The technical flaw stems from improper handling of device deregistration sequences during system shutdown operations. When the system attempts to reboot while the DSA master device is operational, the shutdown process triggers a dev_close() operation that notifies the dsa_slave_netdevice_event() handler with a NETDEV_GOING_DOWN event. However, the dsa_switch_shutdown() function has already executed and unregistered the DSA slave interfaces, creating a race condition where the event handler attempts to operate on already-destroyed network interface structures. This scenario represents a classic double-free or use-after-free vulnerability pattern that can be categorized under CWE-415 and CWE-416, as the system attempts to reference memory that has already been freed or is in an invalid state.

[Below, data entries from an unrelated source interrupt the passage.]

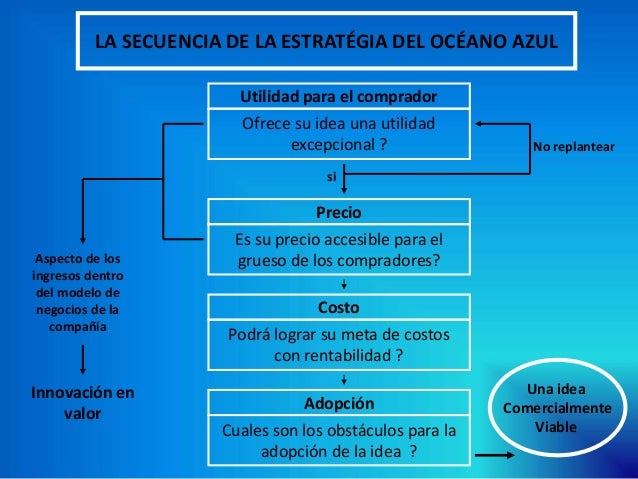 LA SECUENCIA DE LA ESTRATÉGIA DEL OCÉANO AZUL

Utilidad para el comprador

Ofrece su idea una utilidad excepcional ?

No replantear

si

Precio

Es su precio accesible para el grueso de los compradores?

Costo

Podrá lograr su meta de costos con rentabilidad ?

Adopción

Cuales son los obstáculos para la adopción de la idea ?

Aspecto de los ingresos dentro del modelo de negocios de la compañía

Innovación en valor

Una idea Comercialmente Viable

The operational impact of this vulnerability extends beyond simple system crashes to potentially compromising the reliability of embedded systems relying on DSA networking capabilities. In production environments using LX2160A processors with Marvell DSA switches, any reboot operation while network interfaces are active could result in complete system failure, requiring manual intervention or power cycling. The vulnerability affects the kernel's device management subsystem and specifically impacts the network device notifier chain mechanism, which is fundamental to Linux networking operations and can be mapped to ATT&CK technique T1490 for system destruction and T1070 for indicator removal through kernel-level manipulation.
The mitigation strategy implemented in the fix addresses the root cause by modifying the shutdown sequence to properly handle the DSA master device state transition. Instead of attempting to unregister slave interfaces during shutdown, which was deemed unnecessary and harmful, the solution resets the master->dsa_ptr pointer to NULL after the slave interfaces have been properly shut down. This approach ensures that future notifier events on the master device are ignored by the DSA subsystem, preventing the kernel from attempting to access freed memory structures. The fix aligns with best practices for kernel device management and follows the principle of defensive programming by ensuring proper state transitions and avoiding premature memory deallocation in shutdown sequences. The resolution demonstrates the importance of maintaining proper synchronization between device state management and event notification handlers, particularly in complex network architectures like DSA that involve multiple interconnected devices and their lifecycle management.